* EXERCISE DETAILS *
When you transcribe the lines below, keep every word the same and leave the pictures behind.

* DATASET SECTION *
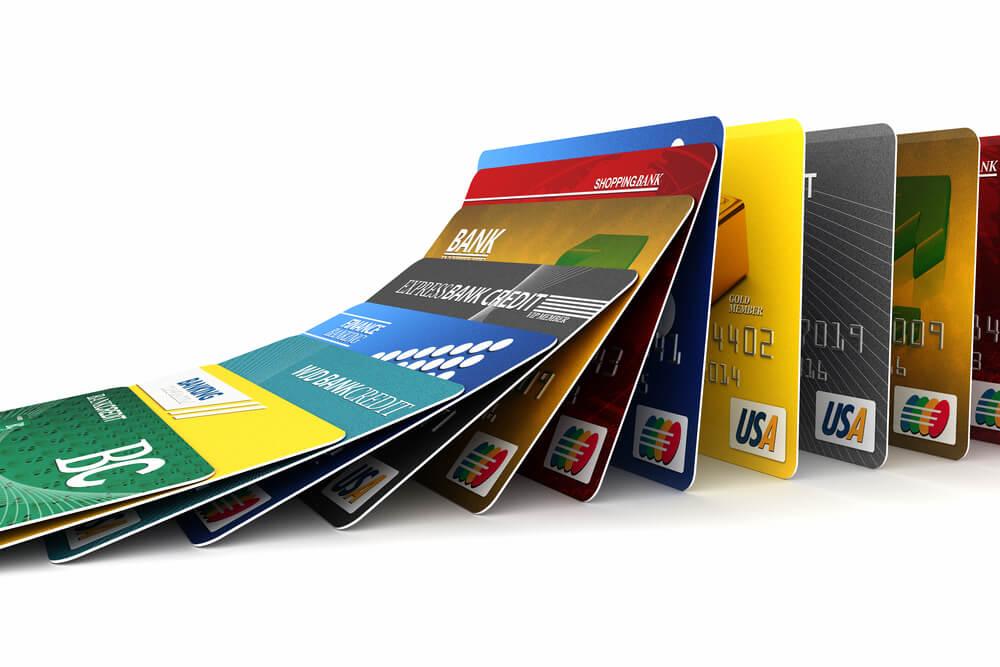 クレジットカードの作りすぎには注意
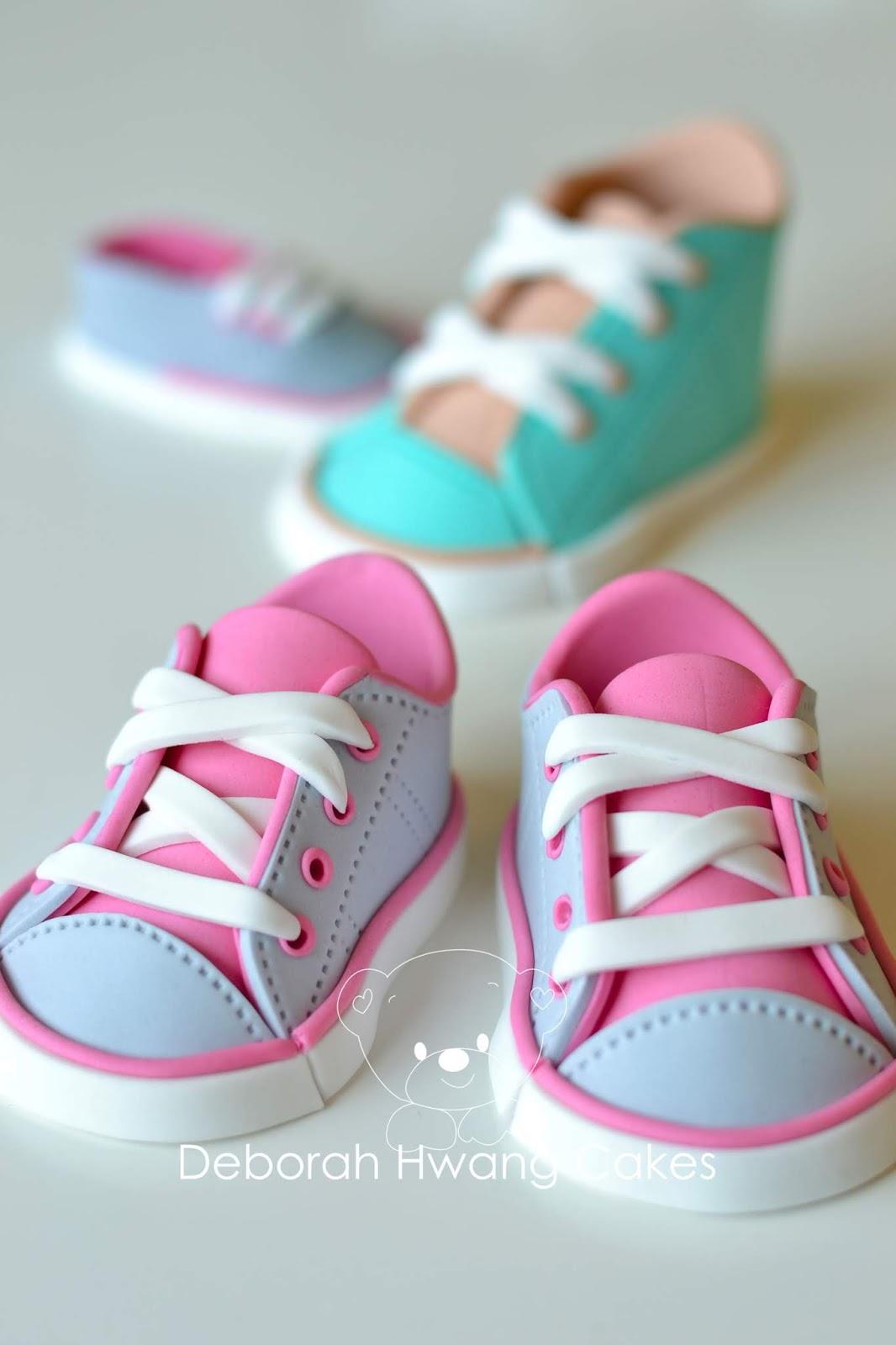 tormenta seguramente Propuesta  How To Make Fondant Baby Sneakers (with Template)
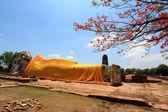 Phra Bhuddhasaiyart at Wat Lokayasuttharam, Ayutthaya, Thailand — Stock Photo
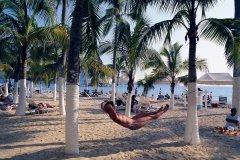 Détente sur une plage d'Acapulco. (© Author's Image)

* TASK RESULT *
 クレジットカードの作りすぎには注意
 tormenta seguramente Propuesta  How To Make Fondant Baby Sneakers (with Template)
 Phra Bhuddhasaiyart at Wat Lokayasuttharam, Ayutthaya, Thailand — Stock Photo
 Détente sur une plage d'Acapulco. (© Author's Image)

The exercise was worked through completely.